By analyzing existing cross correlation between Celestica and Amgen Inc, you can compare the effects of market volatilities on Celestica and Amgen and check how they will diversify away market risk if combined in the same portfolio for a given time horizon. You can also utilize pair trading strategies of matching a long position in Celestica with a short position of Amgen. Check out your portfolio center. Please also check ongoing floating volatility patterns of Celestica and Amgen.

Diversification Opportunities for Celestica and Amgen

-0.84
  Correlation Coefficient

Pay attention - limited upside

The 3 months correlation between Celestica and Amgen is -0.84. Overlapping area represents the amount of risk that can be diversified away by holding Celestica and Amgen Inc in the same portfolio, assuming nothing else is changed. The correlation between historical prices or returns on Amgen Inc and Celestica is a relative statistical measure of the degree to which these equity instruments tend to move together. The correlation coefficient measures the extent to which returns on Celestica are associated (or correlated) with Amgen. Values of the correlation coefficient range from -1 to +1, where. The correlation of zero (0) is possible when the price movement of Amgen Inc has no effect on the direction of Celestica i.e., Celestica and Amgen go up and down completely randomly.

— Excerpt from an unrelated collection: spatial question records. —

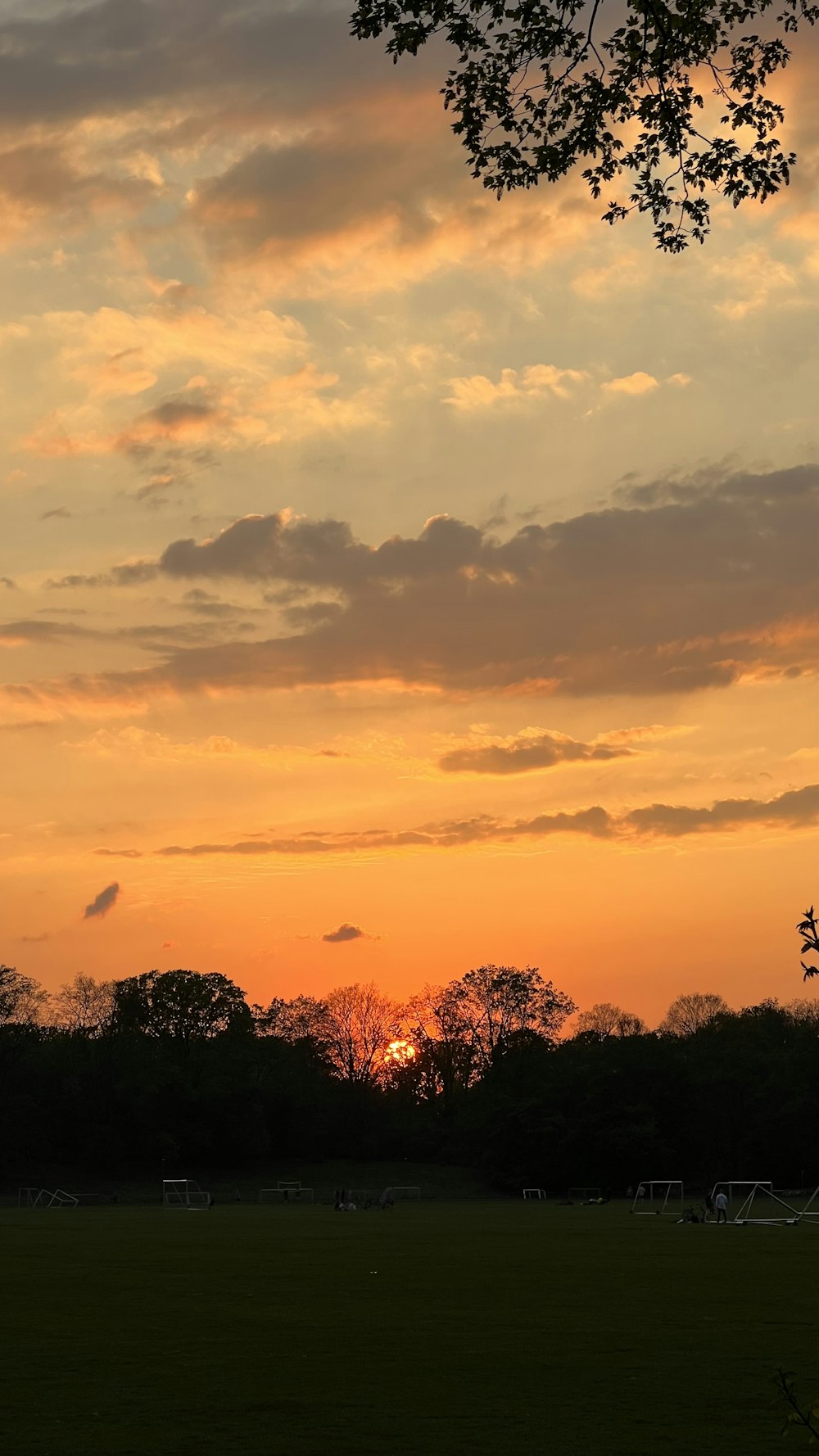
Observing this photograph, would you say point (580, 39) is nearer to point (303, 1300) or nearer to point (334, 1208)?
point (303, 1300)

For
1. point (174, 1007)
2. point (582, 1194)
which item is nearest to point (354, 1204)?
point (582, 1194)

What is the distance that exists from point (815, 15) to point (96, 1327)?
20.8 m

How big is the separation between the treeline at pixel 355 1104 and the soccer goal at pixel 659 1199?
2.86m

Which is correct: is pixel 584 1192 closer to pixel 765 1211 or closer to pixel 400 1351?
pixel 765 1211

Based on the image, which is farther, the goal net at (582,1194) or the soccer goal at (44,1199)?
the goal net at (582,1194)

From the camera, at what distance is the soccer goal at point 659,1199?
88.5 meters

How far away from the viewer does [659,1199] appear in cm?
11156

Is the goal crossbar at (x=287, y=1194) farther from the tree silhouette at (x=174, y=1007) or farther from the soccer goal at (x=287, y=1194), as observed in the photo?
the tree silhouette at (x=174, y=1007)

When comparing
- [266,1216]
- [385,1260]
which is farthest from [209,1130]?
[385,1260]

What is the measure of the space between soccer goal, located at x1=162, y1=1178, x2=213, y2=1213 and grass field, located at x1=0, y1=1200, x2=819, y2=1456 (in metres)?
56.6

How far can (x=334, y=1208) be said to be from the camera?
9194 cm

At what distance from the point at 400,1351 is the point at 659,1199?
95.9 metres

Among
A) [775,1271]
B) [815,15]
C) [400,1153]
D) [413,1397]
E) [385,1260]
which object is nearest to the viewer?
[815,15]

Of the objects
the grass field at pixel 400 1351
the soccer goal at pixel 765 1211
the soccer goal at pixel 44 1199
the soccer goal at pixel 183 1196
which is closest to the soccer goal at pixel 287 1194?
the soccer goal at pixel 183 1196
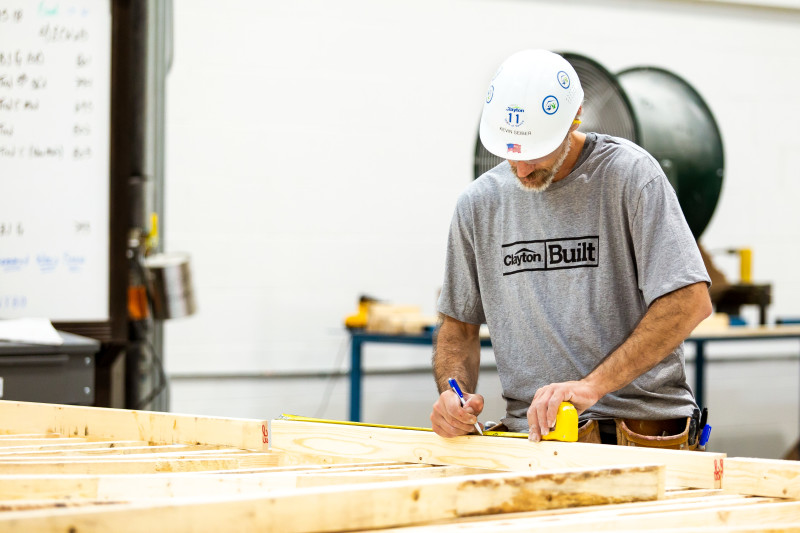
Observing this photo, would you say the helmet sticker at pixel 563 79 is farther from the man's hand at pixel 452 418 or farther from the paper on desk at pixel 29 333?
the paper on desk at pixel 29 333

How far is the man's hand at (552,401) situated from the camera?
1.64 m

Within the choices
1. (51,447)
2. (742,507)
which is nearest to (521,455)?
(742,507)

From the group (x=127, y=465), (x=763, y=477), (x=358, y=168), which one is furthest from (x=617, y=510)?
(x=358, y=168)

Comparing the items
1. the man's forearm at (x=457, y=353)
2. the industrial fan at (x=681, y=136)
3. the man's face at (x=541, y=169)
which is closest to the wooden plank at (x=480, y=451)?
the man's forearm at (x=457, y=353)

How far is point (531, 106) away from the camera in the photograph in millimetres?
1823

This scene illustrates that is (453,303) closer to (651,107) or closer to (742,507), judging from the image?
(742,507)

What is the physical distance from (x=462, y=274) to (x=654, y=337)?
0.51 meters

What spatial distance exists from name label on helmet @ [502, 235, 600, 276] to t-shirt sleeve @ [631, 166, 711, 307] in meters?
0.10

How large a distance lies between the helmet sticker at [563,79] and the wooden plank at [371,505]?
2.78 ft

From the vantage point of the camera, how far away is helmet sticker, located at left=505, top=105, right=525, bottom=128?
1825 millimetres

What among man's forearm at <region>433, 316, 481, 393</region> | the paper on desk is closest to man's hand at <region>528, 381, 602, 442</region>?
man's forearm at <region>433, 316, 481, 393</region>

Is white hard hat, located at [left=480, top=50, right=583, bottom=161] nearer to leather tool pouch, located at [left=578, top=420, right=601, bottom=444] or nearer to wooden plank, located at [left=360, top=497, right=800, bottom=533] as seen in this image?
leather tool pouch, located at [left=578, top=420, right=601, bottom=444]

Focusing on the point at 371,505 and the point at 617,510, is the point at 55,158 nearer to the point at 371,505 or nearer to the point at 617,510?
the point at 371,505

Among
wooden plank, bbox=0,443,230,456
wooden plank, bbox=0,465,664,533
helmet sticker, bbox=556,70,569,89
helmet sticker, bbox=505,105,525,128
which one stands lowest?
wooden plank, bbox=0,443,230,456
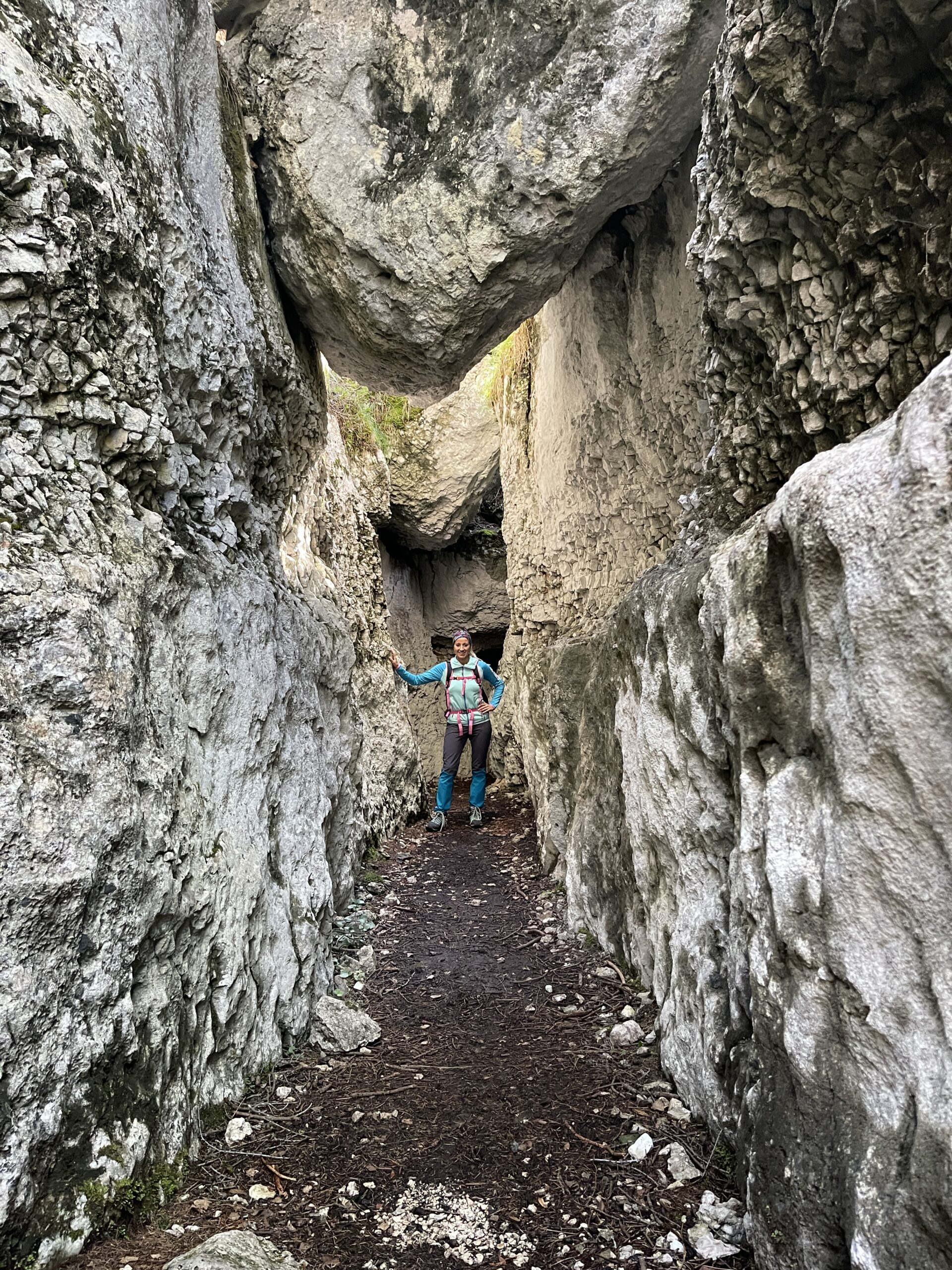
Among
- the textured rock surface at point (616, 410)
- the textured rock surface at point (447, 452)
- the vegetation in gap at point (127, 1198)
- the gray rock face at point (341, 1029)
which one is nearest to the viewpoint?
the vegetation in gap at point (127, 1198)

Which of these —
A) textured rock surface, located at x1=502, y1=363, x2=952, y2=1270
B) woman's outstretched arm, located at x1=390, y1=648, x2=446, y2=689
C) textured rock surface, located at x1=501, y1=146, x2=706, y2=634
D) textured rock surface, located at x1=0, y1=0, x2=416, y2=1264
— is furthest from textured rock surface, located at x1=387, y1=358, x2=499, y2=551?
textured rock surface, located at x1=502, y1=363, x2=952, y2=1270

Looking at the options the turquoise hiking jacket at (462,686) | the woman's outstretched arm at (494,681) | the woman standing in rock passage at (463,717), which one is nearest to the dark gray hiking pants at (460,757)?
the woman standing in rock passage at (463,717)

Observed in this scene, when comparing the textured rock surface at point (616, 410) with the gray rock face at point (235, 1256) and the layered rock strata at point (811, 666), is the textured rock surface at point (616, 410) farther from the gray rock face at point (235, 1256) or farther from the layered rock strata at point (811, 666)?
the gray rock face at point (235, 1256)

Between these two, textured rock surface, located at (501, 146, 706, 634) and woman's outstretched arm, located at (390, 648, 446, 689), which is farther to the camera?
woman's outstretched arm, located at (390, 648, 446, 689)

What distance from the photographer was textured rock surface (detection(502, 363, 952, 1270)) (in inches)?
74.1

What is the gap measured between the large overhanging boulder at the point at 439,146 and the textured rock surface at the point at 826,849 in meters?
3.07

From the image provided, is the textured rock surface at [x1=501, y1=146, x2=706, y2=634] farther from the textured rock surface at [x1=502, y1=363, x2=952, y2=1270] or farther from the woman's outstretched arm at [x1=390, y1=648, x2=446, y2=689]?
the textured rock surface at [x1=502, y1=363, x2=952, y2=1270]

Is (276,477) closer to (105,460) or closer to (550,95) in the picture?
(105,460)

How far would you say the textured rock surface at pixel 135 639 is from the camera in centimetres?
268

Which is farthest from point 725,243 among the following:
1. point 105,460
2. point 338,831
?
point 338,831

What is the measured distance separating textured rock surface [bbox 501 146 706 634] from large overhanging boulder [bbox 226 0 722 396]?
0.49 meters

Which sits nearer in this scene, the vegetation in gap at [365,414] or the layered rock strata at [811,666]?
the layered rock strata at [811,666]

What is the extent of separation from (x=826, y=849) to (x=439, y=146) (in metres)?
5.31

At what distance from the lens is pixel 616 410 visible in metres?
6.43
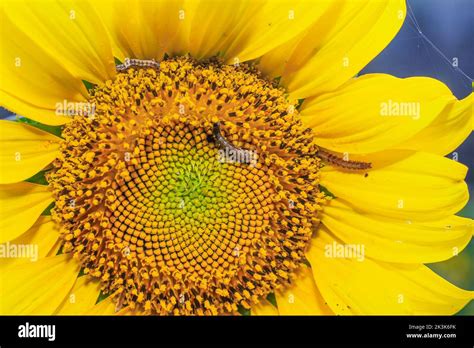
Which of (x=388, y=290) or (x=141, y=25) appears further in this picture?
(x=388, y=290)

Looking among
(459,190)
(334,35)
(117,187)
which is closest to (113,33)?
(117,187)

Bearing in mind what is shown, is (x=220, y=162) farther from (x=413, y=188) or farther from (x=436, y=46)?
(x=436, y=46)

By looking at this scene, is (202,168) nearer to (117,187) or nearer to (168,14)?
(117,187)

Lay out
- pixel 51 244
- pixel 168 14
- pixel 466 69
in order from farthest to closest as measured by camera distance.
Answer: pixel 466 69 → pixel 51 244 → pixel 168 14

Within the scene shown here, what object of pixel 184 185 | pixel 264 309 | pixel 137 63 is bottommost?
pixel 264 309

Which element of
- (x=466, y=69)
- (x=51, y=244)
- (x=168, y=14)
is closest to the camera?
(x=168, y=14)

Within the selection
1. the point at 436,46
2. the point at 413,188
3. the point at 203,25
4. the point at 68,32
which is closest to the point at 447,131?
the point at 413,188

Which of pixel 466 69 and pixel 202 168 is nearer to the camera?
pixel 202 168

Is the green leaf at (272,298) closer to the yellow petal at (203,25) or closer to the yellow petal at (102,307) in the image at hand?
the yellow petal at (102,307)
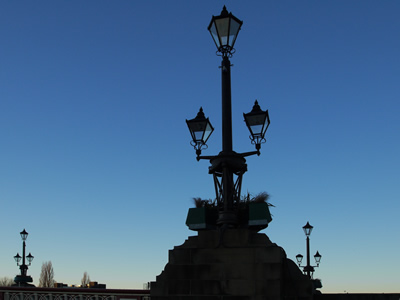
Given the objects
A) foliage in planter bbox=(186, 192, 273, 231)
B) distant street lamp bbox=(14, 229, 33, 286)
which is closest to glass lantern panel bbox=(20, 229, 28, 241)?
distant street lamp bbox=(14, 229, 33, 286)

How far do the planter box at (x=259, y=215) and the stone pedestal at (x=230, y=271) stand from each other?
0.31 m

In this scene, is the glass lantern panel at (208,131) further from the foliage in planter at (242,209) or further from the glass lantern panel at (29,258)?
the glass lantern panel at (29,258)

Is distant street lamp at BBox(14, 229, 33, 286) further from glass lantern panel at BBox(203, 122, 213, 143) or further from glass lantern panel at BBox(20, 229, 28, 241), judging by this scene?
glass lantern panel at BBox(203, 122, 213, 143)

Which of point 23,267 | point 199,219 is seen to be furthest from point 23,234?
point 199,219

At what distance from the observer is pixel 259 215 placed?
411 inches

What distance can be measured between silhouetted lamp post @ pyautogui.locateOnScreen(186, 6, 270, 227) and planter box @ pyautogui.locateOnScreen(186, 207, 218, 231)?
356mm

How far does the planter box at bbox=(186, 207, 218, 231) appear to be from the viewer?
10773mm

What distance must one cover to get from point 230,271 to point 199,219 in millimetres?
1355

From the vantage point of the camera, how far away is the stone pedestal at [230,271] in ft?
31.8

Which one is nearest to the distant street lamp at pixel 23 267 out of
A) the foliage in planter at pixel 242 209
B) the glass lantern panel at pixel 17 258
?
the glass lantern panel at pixel 17 258

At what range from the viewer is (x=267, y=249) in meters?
9.77

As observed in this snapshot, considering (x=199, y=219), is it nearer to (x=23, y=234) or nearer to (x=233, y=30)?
(x=233, y=30)

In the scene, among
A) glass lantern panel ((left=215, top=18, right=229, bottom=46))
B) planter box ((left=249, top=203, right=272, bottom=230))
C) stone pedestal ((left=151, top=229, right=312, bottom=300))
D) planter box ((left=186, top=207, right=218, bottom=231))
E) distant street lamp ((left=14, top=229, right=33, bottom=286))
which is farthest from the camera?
distant street lamp ((left=14, top=229, right=33, bottom=286))

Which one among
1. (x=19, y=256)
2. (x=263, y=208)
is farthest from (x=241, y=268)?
(x=19, y=256)
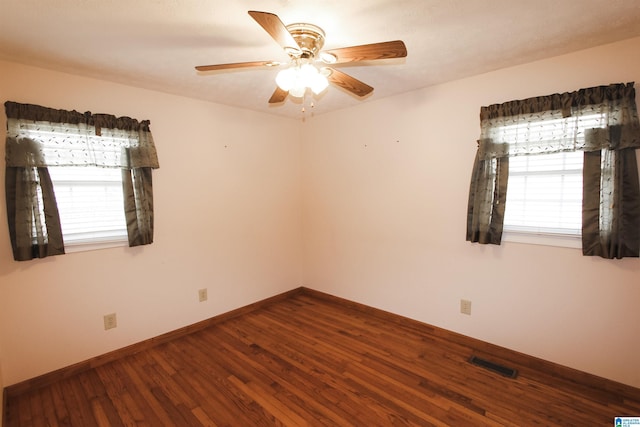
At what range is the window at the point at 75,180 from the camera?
84.3 inches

Pair Corralation between Celestica and Amgen

Considering the 90-day investment horizon Celestica is expected to generate 2.17 times more return on investment than Amgen. However, Celestica is 2.17 times more volatile than Amgen Inc. It trades about 0.34 of its potential returns per unit of risk. Amgen Inc is currently generating about -0.18 per unit of risk. If you would invest  4,699  in Celestica on September 17, 2024 and sell it today you would earn a total of  5,221  from holding Celestica or generate 111.11% return on investment over 90 days.
Time Period3 Months [change]
DirectionMoves Against 
StrengthSignificant
Accuracy100.0%
ValuesDaily Returns

Celestica  vs.  Amgen Inc

 Performance 
       Timeline  
Celestica 

Risk-Adjusted Performance

26 of 100

 
Weak
 
Strong
Strong
Compared to the overall equity markets, risk-adjusted returns on investments in Celestica are ranked lower than 26 (%) of all global equities and portfolios over the last 90 days. In spite of comparatively weak essential indicators, Celestica unveiled solid returns over the last few months and may actually be approaching a breakup point.
Amgen Inc 

Risk-Adjusted Performance

0 of 100

 
Weak
 
Strong
Very Weak
Over the last 90 days Amgen Inc has generated negative risk-adjusted returns adding no value to investors with long positions. In spite of inconsistent performance in the last few months, the Stock's technical and fundamental indicators remain very healthy which may send shares a bit higher in January 2025. The recent disarray may also be a sign of long period up-swing for the firm investors.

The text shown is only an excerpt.